Tsering creció en el seno de un budismo condimentado por las diferentes prácticas a los dioses hinduistas, sincretismo amable al que se habían habituado los exiliados que vivían en los alrededores de la gran ciudad, con la particularidad de que su madre era devota del culto a Kali, la Terrible, la Oscura. Sin embargo, él siempre fue dejado en la libertad de hacer de sí mismo lo que su excepcional belleza le dictara. En efecto: tenía un porte majestuoso, una suerte de timidez en los gestos, de asombro infantil en la mirada, de desamparo aquiescente en la sonrisa, que le ganaba de inmediato el corazón de la gente. N
o que hubiese abusado de ello —parecía no tener conciencia cabal del alcance, desastroso o benéfico, de estos rasgos en su persona— con deliberada intención, pero, ahora, al hacer el recuento de su vida hacia atrás, comprendía cuánto fue el daño que causara, en especial entre las mujeres, aunque también hubo una época en que se dejó seducir por hombres maduros y ricos capaces de proporcionarle los medios que iría a dispendiar en los burdeles más exquisitos o en los suntuosos regalos con que compraba al padre, a la madre o a ambos, de la daikini que quería ser suya. Sí, su pasión eran las vírgenes a punto de entrar en la adolescencia, pero con el cuerpo ya formado y exuberante.

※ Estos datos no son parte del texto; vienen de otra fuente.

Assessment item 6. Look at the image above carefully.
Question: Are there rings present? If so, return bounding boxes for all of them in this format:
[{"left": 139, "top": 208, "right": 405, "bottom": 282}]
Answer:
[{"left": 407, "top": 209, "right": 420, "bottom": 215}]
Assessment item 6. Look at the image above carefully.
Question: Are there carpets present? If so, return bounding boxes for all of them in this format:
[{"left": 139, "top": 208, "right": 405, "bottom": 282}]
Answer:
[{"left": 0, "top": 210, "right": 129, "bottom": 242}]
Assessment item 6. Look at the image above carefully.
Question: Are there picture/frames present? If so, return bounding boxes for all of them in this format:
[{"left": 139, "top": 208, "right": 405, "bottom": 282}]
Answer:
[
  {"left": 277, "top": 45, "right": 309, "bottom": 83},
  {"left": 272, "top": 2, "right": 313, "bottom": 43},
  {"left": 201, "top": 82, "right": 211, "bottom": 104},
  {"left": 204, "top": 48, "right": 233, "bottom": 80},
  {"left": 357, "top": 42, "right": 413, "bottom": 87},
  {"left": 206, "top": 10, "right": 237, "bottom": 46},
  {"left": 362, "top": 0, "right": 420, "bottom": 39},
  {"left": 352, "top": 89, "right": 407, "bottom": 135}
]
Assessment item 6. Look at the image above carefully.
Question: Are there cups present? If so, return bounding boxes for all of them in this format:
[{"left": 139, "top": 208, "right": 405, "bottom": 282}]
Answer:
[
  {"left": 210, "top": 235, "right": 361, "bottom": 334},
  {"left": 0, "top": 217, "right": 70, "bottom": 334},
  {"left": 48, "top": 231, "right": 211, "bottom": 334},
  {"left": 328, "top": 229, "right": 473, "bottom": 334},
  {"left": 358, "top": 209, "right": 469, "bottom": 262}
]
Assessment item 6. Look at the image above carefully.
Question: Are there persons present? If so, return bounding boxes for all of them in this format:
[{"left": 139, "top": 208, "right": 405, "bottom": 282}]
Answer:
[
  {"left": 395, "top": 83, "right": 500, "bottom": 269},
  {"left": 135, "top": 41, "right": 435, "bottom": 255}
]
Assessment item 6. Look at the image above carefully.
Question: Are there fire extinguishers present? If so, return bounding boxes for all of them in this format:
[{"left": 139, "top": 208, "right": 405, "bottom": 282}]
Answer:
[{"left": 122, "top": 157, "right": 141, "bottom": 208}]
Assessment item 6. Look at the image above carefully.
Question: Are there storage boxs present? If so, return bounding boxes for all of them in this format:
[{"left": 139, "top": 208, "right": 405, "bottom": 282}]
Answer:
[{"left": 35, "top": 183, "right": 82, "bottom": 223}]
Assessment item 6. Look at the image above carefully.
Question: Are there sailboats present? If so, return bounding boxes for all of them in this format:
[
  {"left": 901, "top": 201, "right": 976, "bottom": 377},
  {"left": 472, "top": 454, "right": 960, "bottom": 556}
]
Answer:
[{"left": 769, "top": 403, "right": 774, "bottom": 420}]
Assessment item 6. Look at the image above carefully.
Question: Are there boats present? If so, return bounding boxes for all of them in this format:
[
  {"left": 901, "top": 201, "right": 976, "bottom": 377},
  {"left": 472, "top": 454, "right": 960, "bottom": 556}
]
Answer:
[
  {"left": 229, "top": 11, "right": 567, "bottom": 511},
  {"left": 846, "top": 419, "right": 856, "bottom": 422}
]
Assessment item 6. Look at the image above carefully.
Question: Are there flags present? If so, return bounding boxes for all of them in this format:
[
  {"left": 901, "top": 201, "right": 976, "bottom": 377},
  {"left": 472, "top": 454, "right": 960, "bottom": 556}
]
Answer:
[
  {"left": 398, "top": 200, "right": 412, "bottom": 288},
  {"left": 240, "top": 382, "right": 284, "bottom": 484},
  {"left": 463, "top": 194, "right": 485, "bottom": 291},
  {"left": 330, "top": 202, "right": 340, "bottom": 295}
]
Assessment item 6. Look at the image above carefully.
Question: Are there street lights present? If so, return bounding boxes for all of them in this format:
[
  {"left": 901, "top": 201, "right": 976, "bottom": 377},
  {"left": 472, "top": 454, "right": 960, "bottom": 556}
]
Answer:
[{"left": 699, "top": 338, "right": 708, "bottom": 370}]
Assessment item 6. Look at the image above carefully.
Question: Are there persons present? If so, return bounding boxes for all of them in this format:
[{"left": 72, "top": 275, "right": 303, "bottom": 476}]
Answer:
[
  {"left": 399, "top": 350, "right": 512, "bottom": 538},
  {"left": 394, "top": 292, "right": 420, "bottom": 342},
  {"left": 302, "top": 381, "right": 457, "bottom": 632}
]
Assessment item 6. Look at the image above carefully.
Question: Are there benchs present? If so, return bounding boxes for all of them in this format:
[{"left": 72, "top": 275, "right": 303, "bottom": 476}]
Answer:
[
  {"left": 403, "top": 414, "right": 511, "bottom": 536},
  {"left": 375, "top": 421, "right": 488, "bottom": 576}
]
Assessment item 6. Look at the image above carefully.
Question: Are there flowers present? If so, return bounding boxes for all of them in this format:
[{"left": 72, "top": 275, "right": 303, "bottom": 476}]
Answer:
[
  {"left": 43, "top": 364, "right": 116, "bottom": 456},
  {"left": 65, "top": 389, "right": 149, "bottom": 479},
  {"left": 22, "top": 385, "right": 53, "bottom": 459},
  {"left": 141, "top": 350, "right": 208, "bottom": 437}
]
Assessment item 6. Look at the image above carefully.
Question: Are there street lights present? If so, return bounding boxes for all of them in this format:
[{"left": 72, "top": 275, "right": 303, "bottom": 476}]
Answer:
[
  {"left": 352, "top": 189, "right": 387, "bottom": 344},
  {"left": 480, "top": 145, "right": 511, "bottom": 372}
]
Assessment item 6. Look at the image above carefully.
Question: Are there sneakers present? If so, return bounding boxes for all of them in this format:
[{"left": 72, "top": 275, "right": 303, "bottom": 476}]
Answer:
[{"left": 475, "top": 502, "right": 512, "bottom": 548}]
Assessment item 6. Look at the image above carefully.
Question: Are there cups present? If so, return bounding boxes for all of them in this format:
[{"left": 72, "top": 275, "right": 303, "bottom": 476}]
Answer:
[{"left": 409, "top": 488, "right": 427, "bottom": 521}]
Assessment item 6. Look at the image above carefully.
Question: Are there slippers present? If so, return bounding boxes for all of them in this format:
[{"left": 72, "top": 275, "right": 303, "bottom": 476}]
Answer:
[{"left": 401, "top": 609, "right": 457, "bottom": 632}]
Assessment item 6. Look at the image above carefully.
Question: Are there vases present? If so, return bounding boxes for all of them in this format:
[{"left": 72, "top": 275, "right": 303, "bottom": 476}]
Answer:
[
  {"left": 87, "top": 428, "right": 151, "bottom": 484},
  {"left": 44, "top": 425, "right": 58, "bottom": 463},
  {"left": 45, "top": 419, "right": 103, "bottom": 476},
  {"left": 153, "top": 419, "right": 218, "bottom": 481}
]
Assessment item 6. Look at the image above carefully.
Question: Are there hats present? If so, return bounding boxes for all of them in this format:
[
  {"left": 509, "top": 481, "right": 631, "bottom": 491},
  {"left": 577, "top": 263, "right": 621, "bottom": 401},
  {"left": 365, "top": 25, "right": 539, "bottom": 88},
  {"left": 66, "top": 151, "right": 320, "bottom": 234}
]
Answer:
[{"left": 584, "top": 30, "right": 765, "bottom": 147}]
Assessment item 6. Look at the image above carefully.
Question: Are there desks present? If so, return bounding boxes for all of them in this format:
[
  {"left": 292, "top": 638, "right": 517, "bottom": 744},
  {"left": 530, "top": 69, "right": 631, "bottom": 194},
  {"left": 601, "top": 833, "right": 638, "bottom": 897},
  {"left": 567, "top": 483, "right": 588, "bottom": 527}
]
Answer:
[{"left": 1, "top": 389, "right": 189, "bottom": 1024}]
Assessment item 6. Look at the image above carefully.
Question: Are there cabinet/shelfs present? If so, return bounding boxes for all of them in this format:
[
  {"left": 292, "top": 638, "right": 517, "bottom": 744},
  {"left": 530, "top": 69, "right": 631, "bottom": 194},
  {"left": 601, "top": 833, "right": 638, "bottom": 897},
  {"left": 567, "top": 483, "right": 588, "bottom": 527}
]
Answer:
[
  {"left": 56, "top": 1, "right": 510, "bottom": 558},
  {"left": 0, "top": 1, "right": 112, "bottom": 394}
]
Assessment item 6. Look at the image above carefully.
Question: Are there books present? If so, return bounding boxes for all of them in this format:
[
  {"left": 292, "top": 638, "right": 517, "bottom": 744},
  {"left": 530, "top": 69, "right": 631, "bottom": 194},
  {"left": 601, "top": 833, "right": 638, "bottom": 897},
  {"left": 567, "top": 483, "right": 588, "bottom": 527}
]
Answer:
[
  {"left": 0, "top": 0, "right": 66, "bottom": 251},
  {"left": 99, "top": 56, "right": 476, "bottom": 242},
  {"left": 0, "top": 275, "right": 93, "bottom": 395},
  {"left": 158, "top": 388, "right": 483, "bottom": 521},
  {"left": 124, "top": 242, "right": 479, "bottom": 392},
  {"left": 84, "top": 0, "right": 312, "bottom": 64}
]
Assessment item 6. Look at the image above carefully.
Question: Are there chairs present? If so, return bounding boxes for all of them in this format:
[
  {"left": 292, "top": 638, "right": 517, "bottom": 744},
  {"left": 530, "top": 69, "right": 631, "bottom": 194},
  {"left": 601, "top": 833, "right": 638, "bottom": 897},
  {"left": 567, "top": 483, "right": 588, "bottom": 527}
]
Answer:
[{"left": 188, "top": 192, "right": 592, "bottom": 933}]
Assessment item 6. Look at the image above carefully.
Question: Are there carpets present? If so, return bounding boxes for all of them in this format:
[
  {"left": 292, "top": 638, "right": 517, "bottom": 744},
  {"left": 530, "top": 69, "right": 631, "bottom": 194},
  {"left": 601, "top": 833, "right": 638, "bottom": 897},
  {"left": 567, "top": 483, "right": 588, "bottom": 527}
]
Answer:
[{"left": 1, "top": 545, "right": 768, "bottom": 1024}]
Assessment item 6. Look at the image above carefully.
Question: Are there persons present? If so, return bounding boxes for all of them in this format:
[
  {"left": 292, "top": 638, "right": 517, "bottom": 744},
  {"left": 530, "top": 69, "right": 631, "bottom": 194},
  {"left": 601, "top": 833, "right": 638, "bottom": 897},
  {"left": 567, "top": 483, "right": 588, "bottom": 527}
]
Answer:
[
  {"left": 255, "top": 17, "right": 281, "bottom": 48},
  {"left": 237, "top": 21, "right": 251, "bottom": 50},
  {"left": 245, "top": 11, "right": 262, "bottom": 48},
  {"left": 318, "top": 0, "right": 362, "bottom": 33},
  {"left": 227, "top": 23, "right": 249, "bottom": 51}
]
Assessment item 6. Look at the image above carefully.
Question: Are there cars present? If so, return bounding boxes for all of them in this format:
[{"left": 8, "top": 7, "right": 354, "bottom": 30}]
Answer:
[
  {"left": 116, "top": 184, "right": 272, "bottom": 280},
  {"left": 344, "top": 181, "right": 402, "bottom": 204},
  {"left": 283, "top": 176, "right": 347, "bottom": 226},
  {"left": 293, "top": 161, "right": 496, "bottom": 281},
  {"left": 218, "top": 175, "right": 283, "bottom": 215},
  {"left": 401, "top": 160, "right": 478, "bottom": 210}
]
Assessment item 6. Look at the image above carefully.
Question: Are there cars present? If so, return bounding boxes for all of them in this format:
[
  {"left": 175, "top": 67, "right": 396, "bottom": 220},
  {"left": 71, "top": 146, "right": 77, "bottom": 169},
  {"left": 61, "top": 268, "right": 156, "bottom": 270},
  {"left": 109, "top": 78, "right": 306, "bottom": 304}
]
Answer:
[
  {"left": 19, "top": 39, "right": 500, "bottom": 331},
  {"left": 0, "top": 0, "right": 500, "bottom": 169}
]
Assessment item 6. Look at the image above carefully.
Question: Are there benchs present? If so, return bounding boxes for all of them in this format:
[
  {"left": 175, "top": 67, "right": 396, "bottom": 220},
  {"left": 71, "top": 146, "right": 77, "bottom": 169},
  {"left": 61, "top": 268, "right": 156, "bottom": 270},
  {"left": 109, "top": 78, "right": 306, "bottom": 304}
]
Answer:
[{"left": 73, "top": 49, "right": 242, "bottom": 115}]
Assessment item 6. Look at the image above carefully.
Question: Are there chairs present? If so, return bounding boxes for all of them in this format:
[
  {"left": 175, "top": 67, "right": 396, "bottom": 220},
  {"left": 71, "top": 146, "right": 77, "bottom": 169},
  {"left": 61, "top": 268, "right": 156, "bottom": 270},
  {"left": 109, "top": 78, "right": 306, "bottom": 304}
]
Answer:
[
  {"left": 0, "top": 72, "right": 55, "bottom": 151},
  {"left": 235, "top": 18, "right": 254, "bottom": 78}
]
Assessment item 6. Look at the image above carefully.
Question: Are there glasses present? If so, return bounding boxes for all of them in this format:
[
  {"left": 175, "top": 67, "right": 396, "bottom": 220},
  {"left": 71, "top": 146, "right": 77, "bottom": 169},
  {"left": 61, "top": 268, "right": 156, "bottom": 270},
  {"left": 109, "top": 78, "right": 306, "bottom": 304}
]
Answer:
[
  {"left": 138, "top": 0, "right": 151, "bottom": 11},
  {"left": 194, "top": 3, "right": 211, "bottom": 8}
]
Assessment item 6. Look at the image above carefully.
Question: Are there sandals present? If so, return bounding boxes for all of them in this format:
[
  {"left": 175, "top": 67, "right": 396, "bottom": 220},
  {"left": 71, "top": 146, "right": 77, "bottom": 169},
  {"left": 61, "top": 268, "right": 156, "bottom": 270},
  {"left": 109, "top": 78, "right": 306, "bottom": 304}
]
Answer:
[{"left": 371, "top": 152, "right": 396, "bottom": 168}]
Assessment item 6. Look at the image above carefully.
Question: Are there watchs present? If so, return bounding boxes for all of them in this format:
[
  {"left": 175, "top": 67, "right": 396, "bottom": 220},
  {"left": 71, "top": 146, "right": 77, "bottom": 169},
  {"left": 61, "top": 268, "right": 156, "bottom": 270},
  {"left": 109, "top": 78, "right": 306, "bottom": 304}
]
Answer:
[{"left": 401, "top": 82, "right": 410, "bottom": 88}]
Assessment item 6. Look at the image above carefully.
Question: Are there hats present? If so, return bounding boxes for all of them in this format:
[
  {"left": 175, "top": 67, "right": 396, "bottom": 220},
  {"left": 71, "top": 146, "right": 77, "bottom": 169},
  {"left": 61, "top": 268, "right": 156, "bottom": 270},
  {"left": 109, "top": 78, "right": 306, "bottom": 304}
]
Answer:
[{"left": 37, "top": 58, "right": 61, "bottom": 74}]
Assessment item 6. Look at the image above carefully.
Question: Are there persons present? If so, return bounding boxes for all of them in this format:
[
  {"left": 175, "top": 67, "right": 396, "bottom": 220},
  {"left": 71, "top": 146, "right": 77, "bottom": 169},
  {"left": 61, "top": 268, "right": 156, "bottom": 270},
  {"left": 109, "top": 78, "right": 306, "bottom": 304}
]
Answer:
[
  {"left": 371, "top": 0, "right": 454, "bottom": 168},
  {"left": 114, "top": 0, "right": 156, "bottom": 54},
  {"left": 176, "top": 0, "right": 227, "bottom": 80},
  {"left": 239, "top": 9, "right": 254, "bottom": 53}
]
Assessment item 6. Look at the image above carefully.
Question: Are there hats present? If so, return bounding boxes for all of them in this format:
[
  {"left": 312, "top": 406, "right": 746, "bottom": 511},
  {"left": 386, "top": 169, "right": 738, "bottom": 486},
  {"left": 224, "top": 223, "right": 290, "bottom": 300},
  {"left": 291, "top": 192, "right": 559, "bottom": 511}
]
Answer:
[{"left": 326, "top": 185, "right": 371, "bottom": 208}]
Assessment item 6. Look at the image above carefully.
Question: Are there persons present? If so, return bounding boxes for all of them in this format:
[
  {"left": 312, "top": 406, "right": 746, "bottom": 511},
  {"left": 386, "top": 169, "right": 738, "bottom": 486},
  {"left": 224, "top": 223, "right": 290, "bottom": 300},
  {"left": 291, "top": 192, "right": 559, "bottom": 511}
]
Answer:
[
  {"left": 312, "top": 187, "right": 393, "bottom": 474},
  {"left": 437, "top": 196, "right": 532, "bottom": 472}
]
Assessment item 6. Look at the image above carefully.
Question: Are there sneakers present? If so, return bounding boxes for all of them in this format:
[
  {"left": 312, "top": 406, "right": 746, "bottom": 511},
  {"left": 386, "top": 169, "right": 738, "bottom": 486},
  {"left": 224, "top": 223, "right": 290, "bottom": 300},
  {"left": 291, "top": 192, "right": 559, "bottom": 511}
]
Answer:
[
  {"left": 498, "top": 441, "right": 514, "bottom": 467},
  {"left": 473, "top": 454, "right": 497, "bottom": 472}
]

Ahora bien, como le dijera el viejo Lama, ése no era el pecado, por supuesto: la pasión erótica, la capacidad de vivirla y hacer de ella un Arte, pertenecía al Reino de las Divinidades y feliz el mortal bendecido con ese don. El aspecto condenador habría sido la facilidad con que Tsering agotaba el fuego de esa pasión, la avidez de hambriento insaciable con que pasaba de un cuerpo a otro sin medir consecuencias. “Hasta los ríos que se salen de madre vuelven a su lecho y regulan el ímpetu de su caudal”, le dijo risueño. “Tú vives desbordado, ajeno a los estragos que causaste a tu paso”, concluyó el venerable sabio al cabo de
las largas sesiones en que Tsering hizo el recuento de sus correrías. Después siguieron varios periodos de ayuno, de meditaciones y de paulatino entrenamiento en las secuencias y contenidos de los rezos que iría a presidir. El Lama lo seguía de cerca en este proceso con la paciencia de quien observa el brote de retoños en un árbol ha poco podado.